Blasco aveva già capito che i malandrini, fiutato un grosso acquisto, avevano tentato di assassinare il falso abate, per derubarlo; un tale atto di malandrinaggio non era insolito ai compagni d'arme di quel tempo, reclutati quasi sempre tra la schiuma dei ribaldi, perché, quando potevano essere sicuri dell'impunità, riversavano il delitto sui banditi. L'urlo del falso abate lo aveva commosso. Che fare? I compagni erano tre, e il quarto era ferito, ma poteva, trascinandosi, diventare anche una forza; egli era solo; e quei ribaldi avevano ora tutto l'interesse di sbarazzarsi di lui, unico testimonio del loro delitto, senza dire che avrebbero ucciso anche quel povero abate che pareva non potesse rialzarsi. Abbracciò con uno sguardo la posizione sua e quella dei tre compagni d'arme. Il sentiero era piuttosto angusto, e la mula di Matteo Lo Vecchio lo sbarrava; il suo cavallo, fermo dinanzi agli alberi, gli faceva quasi da barricata; l'altro cavallo, quello del mi lite ferito scalpitava lì presso e ostruiva il passo un po' più in su. Blasco dunque era protetto dagli alberi e da quei corpi. Chi si trovava esposto veramente era il falso abate, che un colpo di fucile poteva spacciare. I tre compagni d'arme non potevano per il luogo angusto manovrare liberamente tutti insieme, ma uno alla volta; così che Blasco, in realtà, non aveva dinanzi a sè, che un nemico.

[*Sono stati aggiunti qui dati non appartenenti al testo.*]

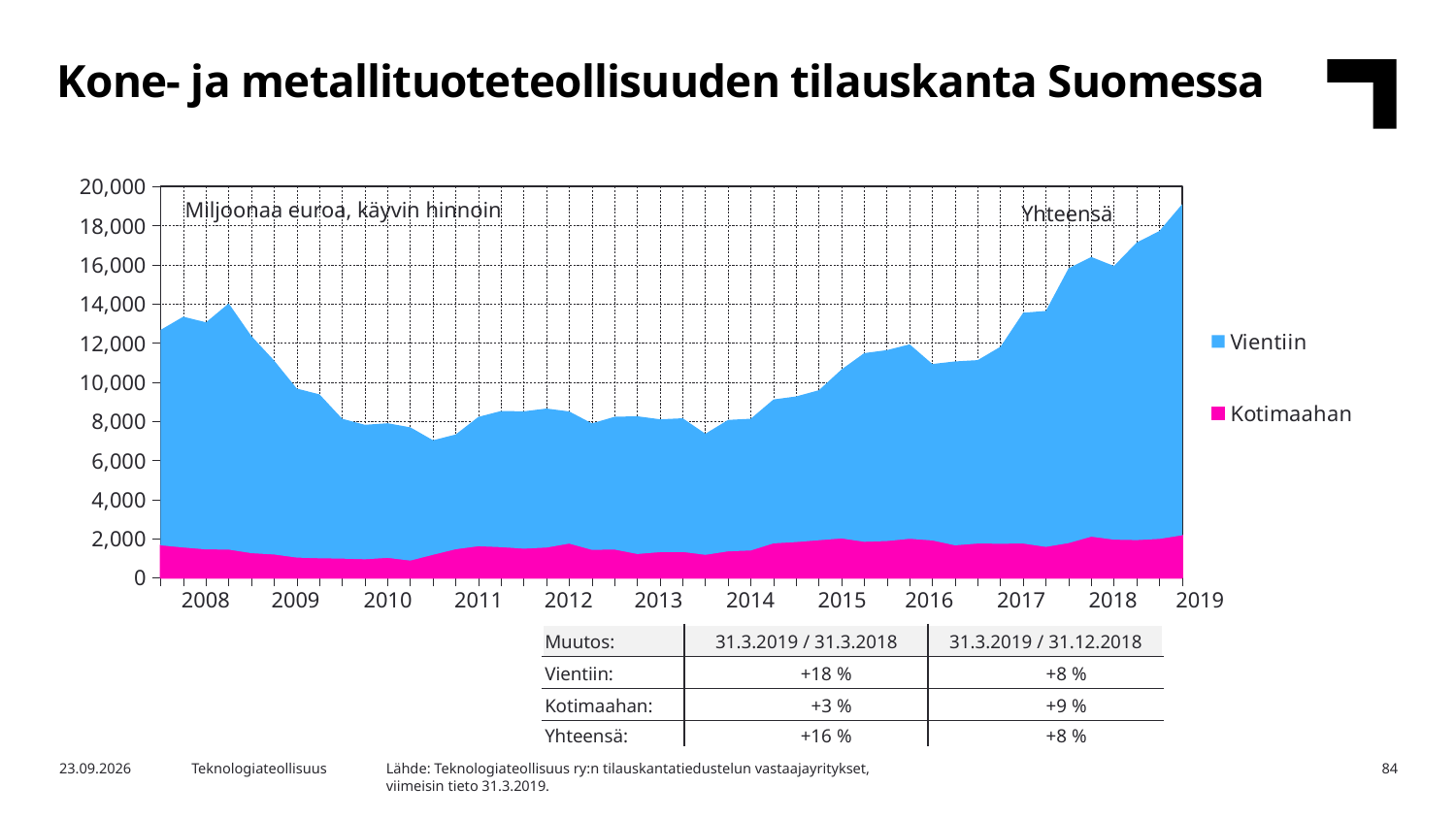
What kind of chart is shown on the slide? Stacked area chart Is the Kotimaahan value in 2010 greater or less than 2,000? less How many year labels are shown on the x axis? 12 How many series does the legend list? 2 What is the title of the chart on the slide? Kone- ja metallituoteteollisuuden tilauskanta Suomessa Does the total order book rise or fall between 2016 and 2019? Rise What are the two series named in the legend? Vientiin and Kotimaahan Is the total (Yhteensä) value in 2012 greater or less than 10,000? less Is the total (Yhteensä) value at the end of the series in 2019 greater or less than 18,000? greater Does the total order book rise or fall between 2008 and 2010? Fall Which series accounts for the larger part of the total order book throughout the period, Vientiin or Kotimaahan? Vientiin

Questo esame fu affare di un secondo. Intanto che il compagno d'arme cercava di scoprirlo al suo fucile, Blasco trasse dalla fondina del suo cavallo una di quelle pistole d'arcione che avevano il tiro lungo quasi quanto uno schioppo e, presa la mira fece fuoco. Il compagno d'arme colto in bocca, non ebbe neppure il tempo di gemere e precipitò giù con un fiotto di sangue; il suo cavallo sgomentandosi al lampo della pistola rinculò, si gettò sopra i cavalli degli altri due compagni, vi recò disordine e confusione. Blasco ne approfittò; presa l'altra pistola si gettò fra gli alberi e sparò di nuovo: l'altro compagno girò su se stesso con una spalla fracassata, piegandosi sul suo cavallo che, già adombrato, si mise a fuggire fra gli alberi. Non v'era che il quarto; Blasco sguainò la spada e gli si precipitò contro, ma quello, visti già i suoi tre commilitoni per terra, preso da una pazza paura di morire, e avendo in potere suo la bisaccia preziosa, volse il cavallo furiosamente, e lo spinse al galoppo.

"La bisaccia!... Porta via la bisaccia!" urlò Matteo Lo Vecchio che aveva seguito con ammirazione, ansia, spavento, lo svolgersi rapido, drammatico, ernico di quella scena.

Blasco non aveva posto tempo in mezzo; tolte le pistole dagli arcioni di Matteo Lo Vecchio, era balzato sul suo cavallo, inseguendo il malandrino, che gli fuggiva dinanzi e gridandogli:

"Ferma! ferma!..."

Correvano attraverso la boscaglia, senza mèta. Il compagno d'arme pareva avesse la morte alle calcagna: a ogni sentiero che gli si apriva dinanzi vi lanciava il cavallo, non d'altro curante che di sottrarsi all'inseguimento, ma Blasco non lo perdeva di vista; egli aveva davvero un generoso animale, che guizzava come un ginnetto, saltando gli ostacoli, rovesciando, spezzando rami. La sua testa distava dalla groppa del cavallo del milite quasi una mezza lunghezza; allora il milite si gettò di fianco e spianò il fucile. Blasco si chinò, la palla gli portò via il cappello; a sua volta alzò la pistola che aveva in pugno e tirò contro il compagno d'arme, ma il colpo fallì; allora gli gettò sopra il suo cavallo, tirandogli una stoccata. Il milite si lasciò cadere da sella, non potendo altrimenti parare il colpo e Blasco smontato anche lui d'un salto, gli si lanciò addosso come una furia e gli passò la gola con un colpo di spada.

Quegli cadde, contorcendosi e rotolando. Blasco lo guardò per un istante con una espressione di dolore, poi forbì la spada sulla sella, prese la bisaccia che era caduta, la mise attraverso l'arcione del suo cavallo, che fremeva spumeggiando, e carezzatolo, rimontò in sella. Era stanco e non sapeva più dove fosse, e intanto imbruniva.